The crisis management scholar and practitioner Dr Ian Mitroff once observed that crisis management is all about culture.
The aim of any successful crisis management effort is all about shifting the culture of a company from one of being crisis prone to one of being crisis prepared.

Nowhere is this more true than in the Toyota case as this Associated Press article by Mari Yamaguchi (below) seem to bear out. What is important about this article for businesses in Asia is how culturally unprepared even the best Asian companies who have expanded overseas are when it comes to crisis management.
Like most Asian companies, Toyota has traditionally relied on its close relations with governments and regulators to get itself out of trouble. The consumer and public were relatively compliant and did not have to be worried about. But then it got successful and expanded to markets where consumer expectations are different. Consumers in Western markets, and arguably internationalized ones, have this nasty habit of thinking that they are empowered and that they have certain rights and expectations that the company should conform to – and woe it is to the company that does not confirm.
So how many Asian businesses out there, many of whom now have international markets, are really culturally prepared to handle a crisis-like situation? How many of them have a culture that is crisis prepared – with clear policies of recognition and reward for whistleblowers, a detection system for early warning signals and response plans that covet the “family” of the most likely risks their industry faces?
How many of them are, however, crisis prone, companies like Toyota all puffed up by its own success even as the foundaions under its hard worn reputation were gradually being eroded as early warning signals were ignored and managers went into denial? In which end of the crisis prone-prepared spectrum does your company lie?
Toyota’s recall problems wake-up call
for Japan Inc.
Corporate culture limits ability to manage crises
Toyota Motor Corp.’s poor handling of its massive global recalls has highlighted a glaring weakness in Japan’s otherwise sophisticated corporate culture: crisis management know-how.
Major companies have detailed plans for dealing with killer earthquakes or terrorist attacks but are largely unprepared to deal with disasters of their own making like product flaws that could lead to injuries or even death.
Toyota, a brand name once synonymous with quality, has come under fire for being slow and indecisive in responding to the safety problems that ultimately led to recalls of 8.5 million vehicles worldwide.
The puzzle is why Japanese companies that confidently stride the global corporate stage could set themselves up to fail on this crucial score.
Many pinned the blame on Japan’s consensus culture, where the lengthy decision-making processes hinder quick responses.
The reality, however, is not so simple.
Japanese corporations were nurtured in a remarkably business-friendly society where consumer activism is undeveloped and lawsuits uncommon. Japan’s first product liability law was passed only in 1994. The nation’s consumer protection agency has recorded only 112 product liability lawsuits in Japan since 1995, compared to more than 53,000 cases started in the U.S. in 2008 alone.

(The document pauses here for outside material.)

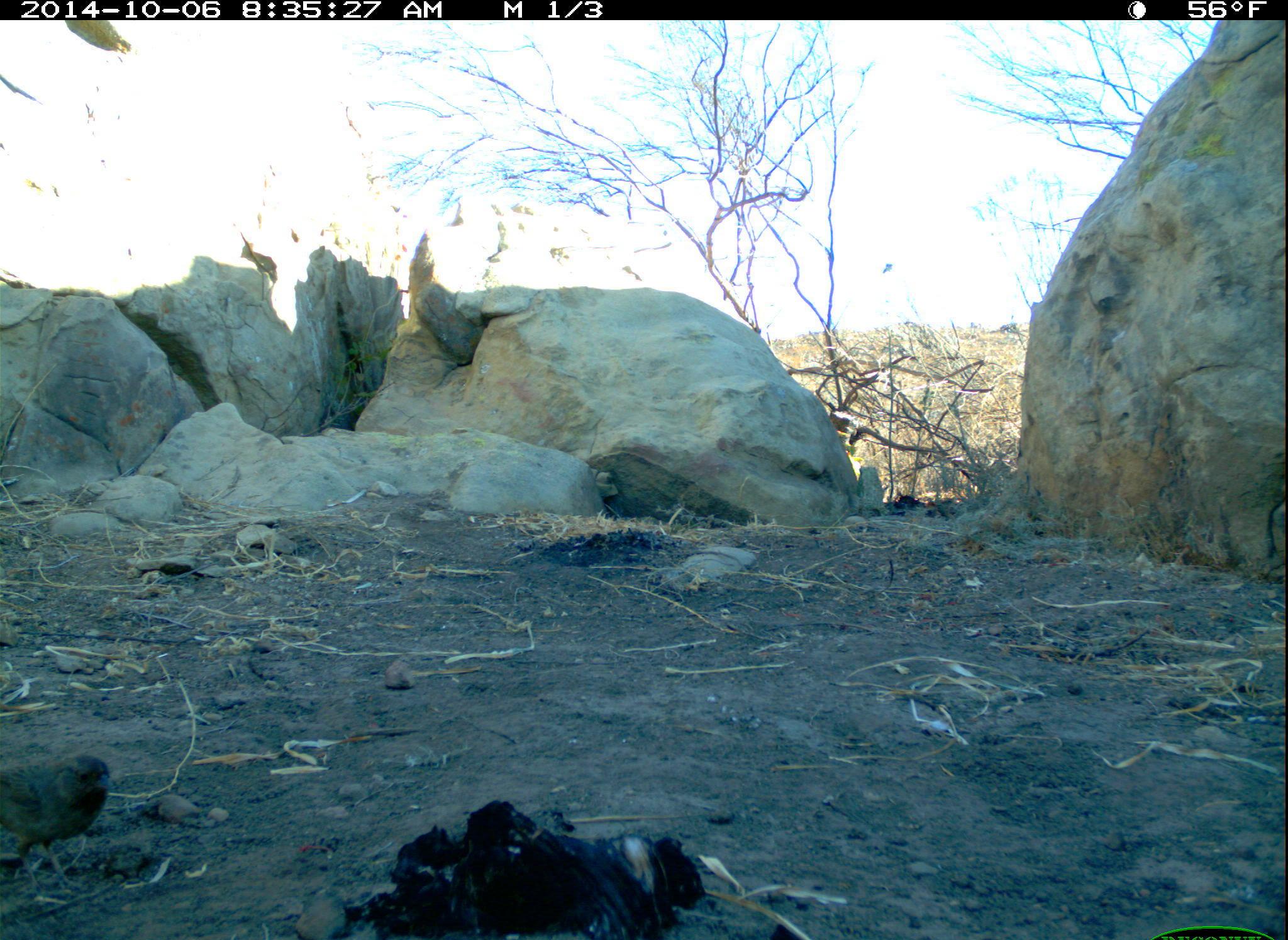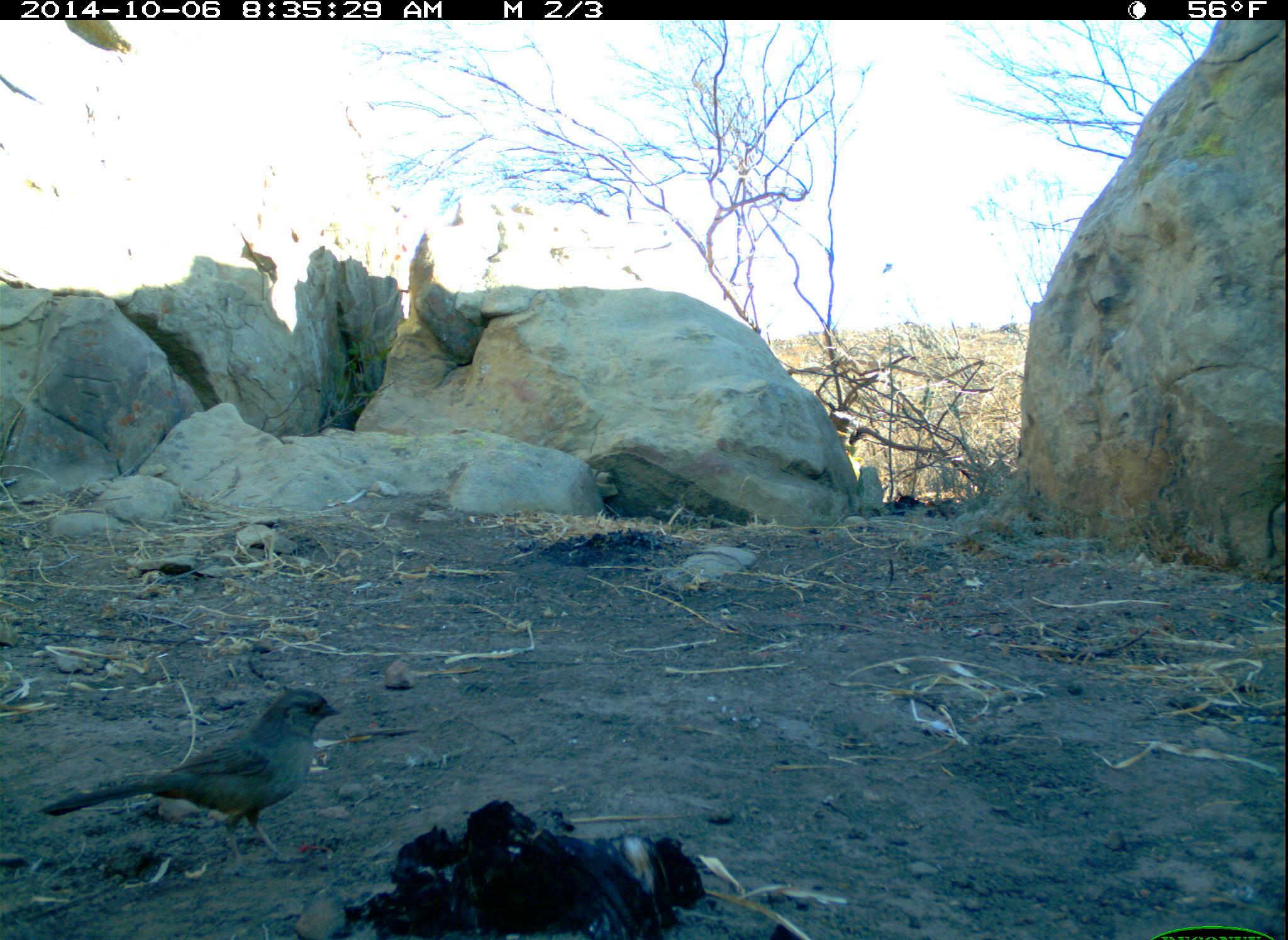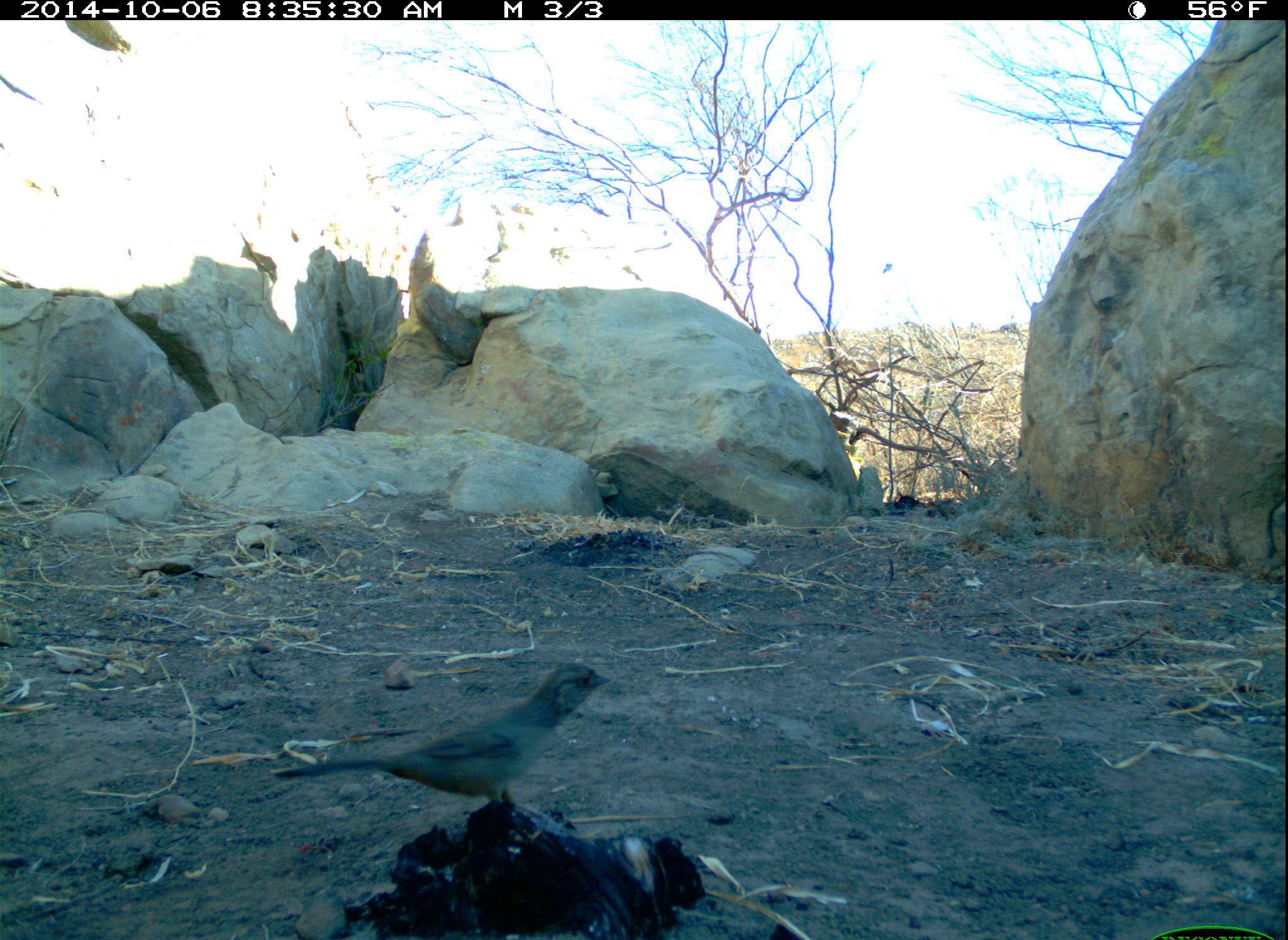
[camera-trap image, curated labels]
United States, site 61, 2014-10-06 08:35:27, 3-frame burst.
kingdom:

As they expanded abroad, Japanese companies largely ignored the need for crack crisis-management teams because there had been little need for them in the past. In Japan’s harmony-loving society, conflicts — when unavoidable — are generally settled behind the scenes.
But ultimately, it was Japan Inc.’s expansion overseas that exposed its vulnerability in this vital area as far-flung supply chains made it harder to control quality and companies encountered more demanding consumers.
“Toyota sent a serious wake-up call to all Japanese companies,” said Koichi Oizumi, a crisis management professor at Aomori Chuo Gakuin University. “Many of them still don’t understand that crisis management is necessary for their survival.”